First class is Thursday, January 8, 5-8pm in WB119.
Website
http://www.utstat.utoronto.ca/mikevans/sta422/sta4222026.html
Office Hours
The in-person office hours will be on Thursdays 2-4pm.
Course Description
Statistical inference is concerned with using the evidence, available from observed data,
to draw inferences about aspects of an unknown probability measure. A variety of
theoretical approaches have been developed to address this problem and these can lead to
quite different inferences. A natural question is then concerned with how one
determines and validates appropriate statistical methodology in a given problem.
The course considers this larger statistical question. This involves a discussion
of topics such as model specification and checking, the likelihood function and likelihood
inferences, repeated sampling criteria, loss (utility) functions and optimality, prior specification
and checking, Bayesian inferences, principles and axioms, etc. The overall goal of the course is to leave students
with an understanding of the different approaches to the theory of statistical inference while developing
a critical point-of-view.
The following topics will be covered.
- the meaning of probability
- the evidential versus behavioristic approaches to statistical theory
- pure and frequentist likelihood theory
- decision theory - frequentist and Bayesian
- Birnbaum's theorem
- fiducial theory and close associates such as structural inference
- relative belief and the definition of statistical evidence
Textbook
There is no textbook but several references will be helpful at different points in the course.
Some material will also be drawn from particular papers whose references will be provided.
- Berger, J. (2006) Statistical Decision Theory and Bayesian Analysis. Springer.
- Casella, G. and Berger, R. (1990) Statistical Inference. Duxbury.
- Cox, D.R.(2006) Principles of Statistical Inference. Cambridge.
- Evans, M. (2015) Measuring Statistical Evidence Using Relative Belief. Chapman & Hall. Available online through the U. of Toronto Library.
- Evans, M. and Rosenthal, J. (2010) Probabilty and Statistics: The Science of Uncertainty. Available online at
book.
- Fraser, D.A.S. (1979) Inference and Linear Models. McGraw-Hill.
- Robert, C. (2001) The Bayesian Choice. Springer.
- Royall, R. (1997) Statistical Evidence: A likelihood paradigm. Chapman & Hall.
Evaluation
There will be 2 midterms held during class, each worth 25%, and a final project worth 50%.

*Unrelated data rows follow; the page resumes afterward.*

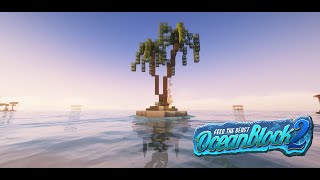 The Endless Blue Horizon | FTB OceanBlock2 EP 1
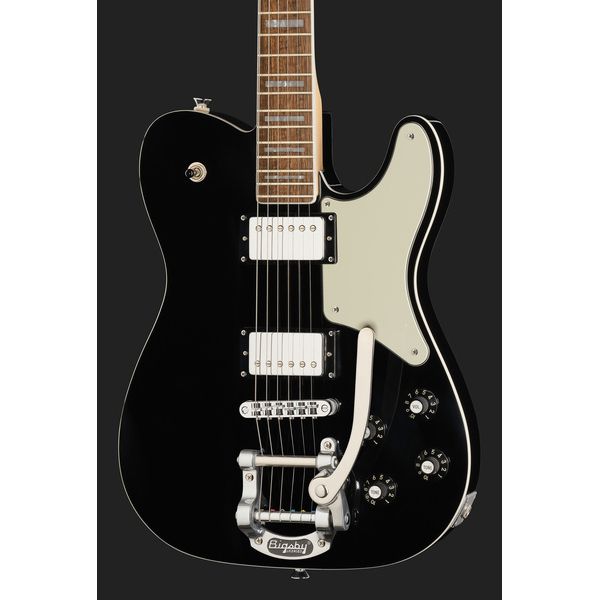Squier Paranormal Trouble Tele BLK
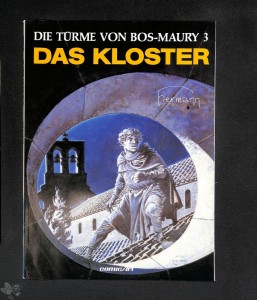 Die Türme von Bos-Maury 3: Das Kloster (1. Auflage)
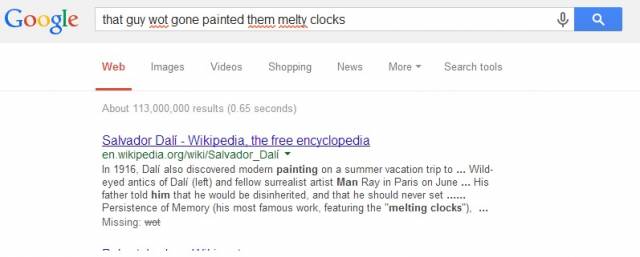 Google gets it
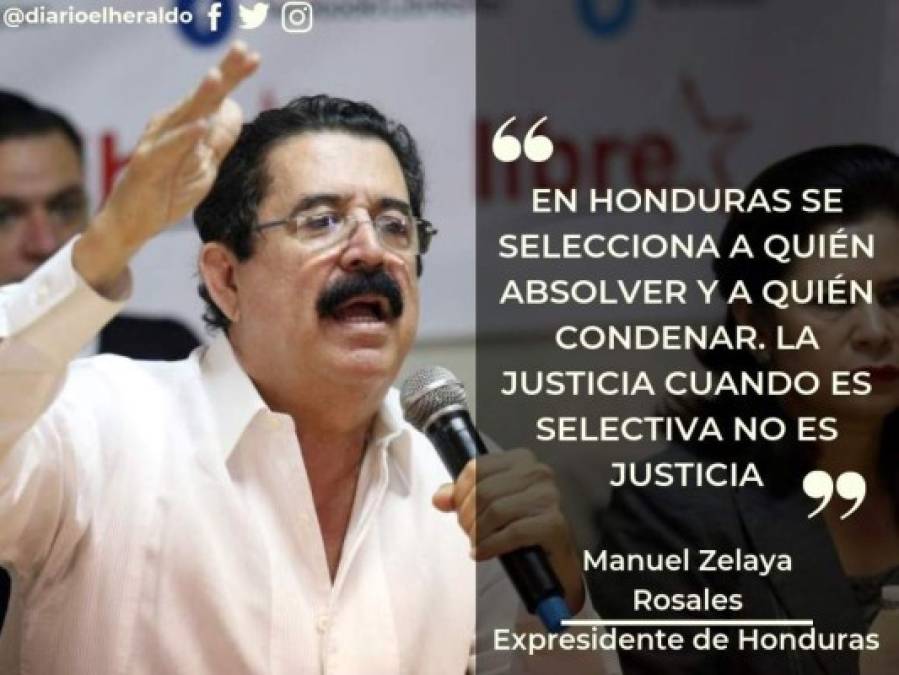 FOTOS: Las frases más polémicas de reconocidos hondureños (esta semana)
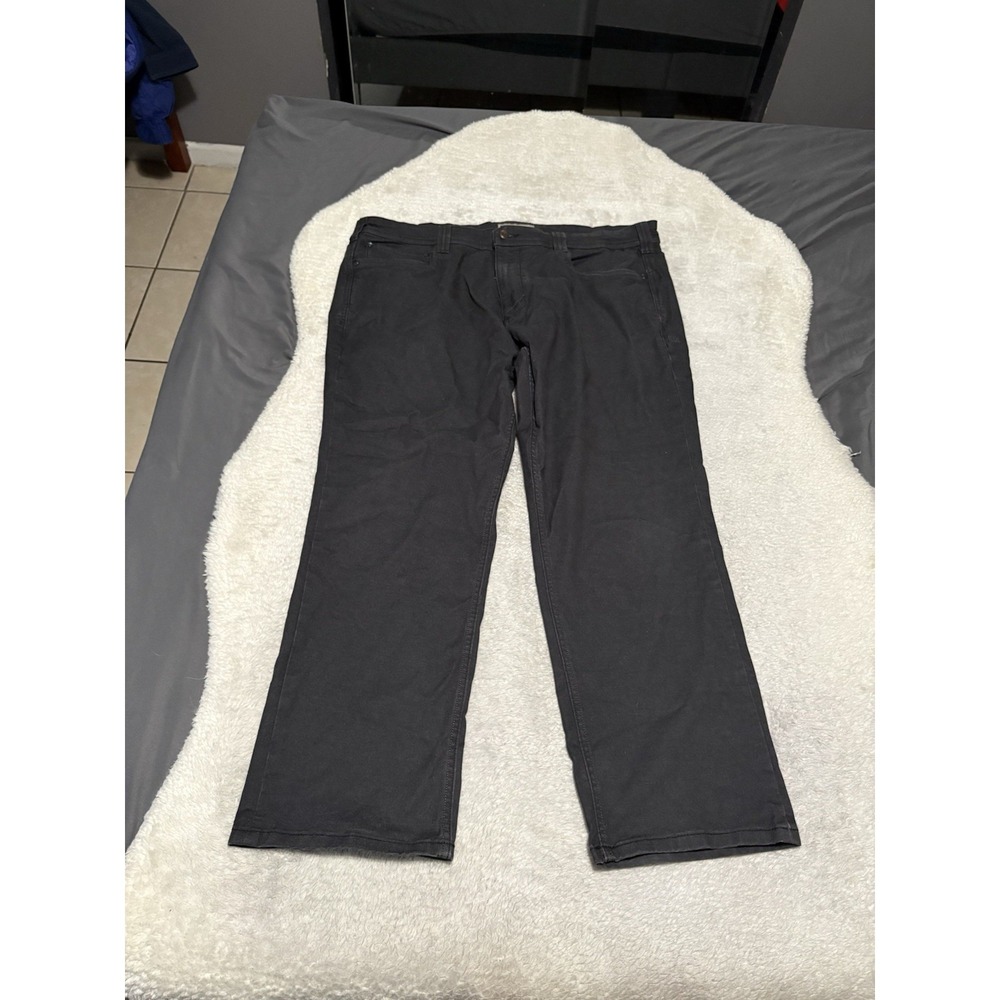 5.11 Tactical Defender Flex Straight Black Jeans Size 40x30 Pants Stretch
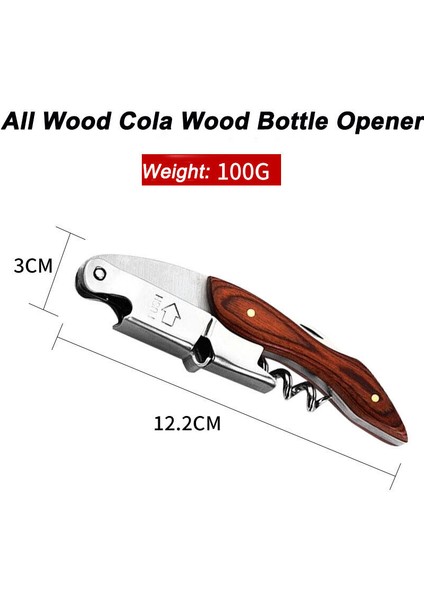 Profesyonel Çok Fonksiyonlu Tıkaç Açıcı (Yurt Dışından)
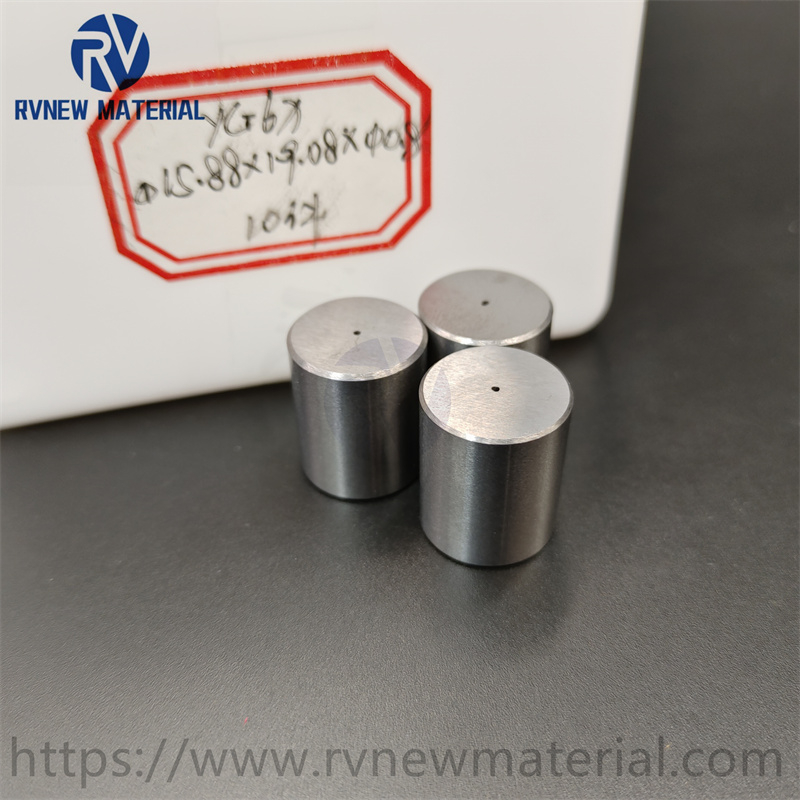 Zhuzhou Supplier Cemented Carbide Drawing Dies for Steel Non-ferrous Alloy Wire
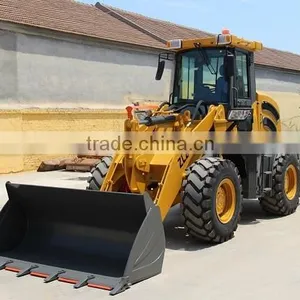 CE 4WD Joystick Loader Hot Sale With Snow Blower Hot Sale in Canada thumbnail-2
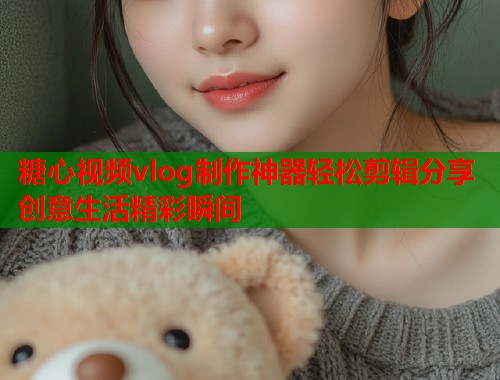 糖心视频vlog制作神器轻松剪辑分享创意生活精彩瞬间  第2张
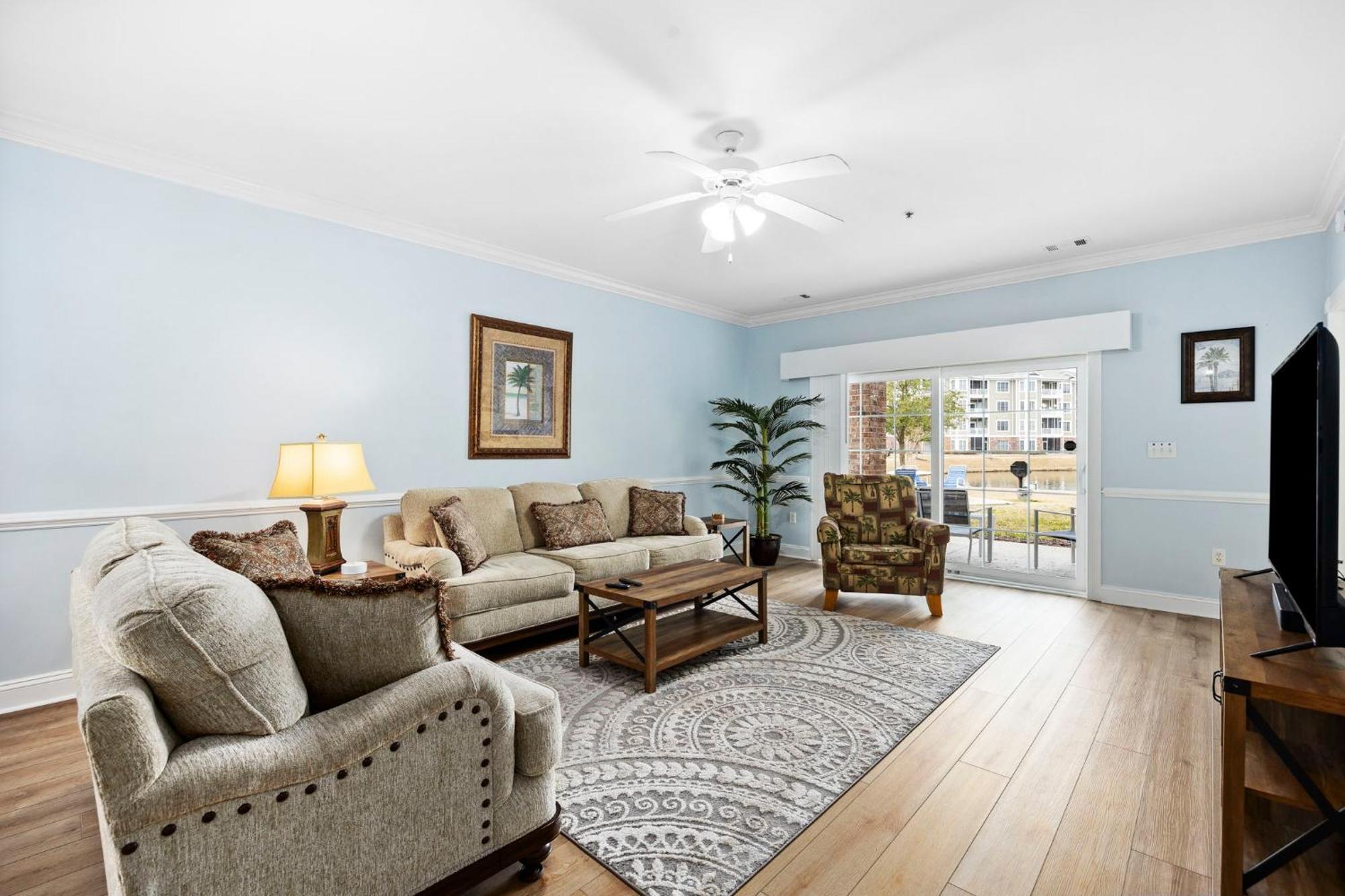 Beautifully Decorated 3 Bedroom 2 Bath Condo, First Floor Wth Walk In Shower! Located In Golf Community Myrtle Beach Exterior foto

If a midterm is missed, then there will be a make-up.
Class Notes
I will post my class notes here before each class. There will be some Exercises associated with the notes that
help to prepare for the midterms.
- Lecture I
- what are the problems that a theory of statistical reasoning is supposed to address?, evidential versus behavioristic inference, specifying the inference bases used by different approaches to the problems
- Lecture II(a)
- the meaning of probability as measuring belief, the meaning of randomness, methods of assigning probabilities, frequency assignments, de Finetti's betting interpretation of probability
- Lecture II(b)
- cautions with conditional probability
- Lecture III(a)
- the likelihood function and the likelihood ordering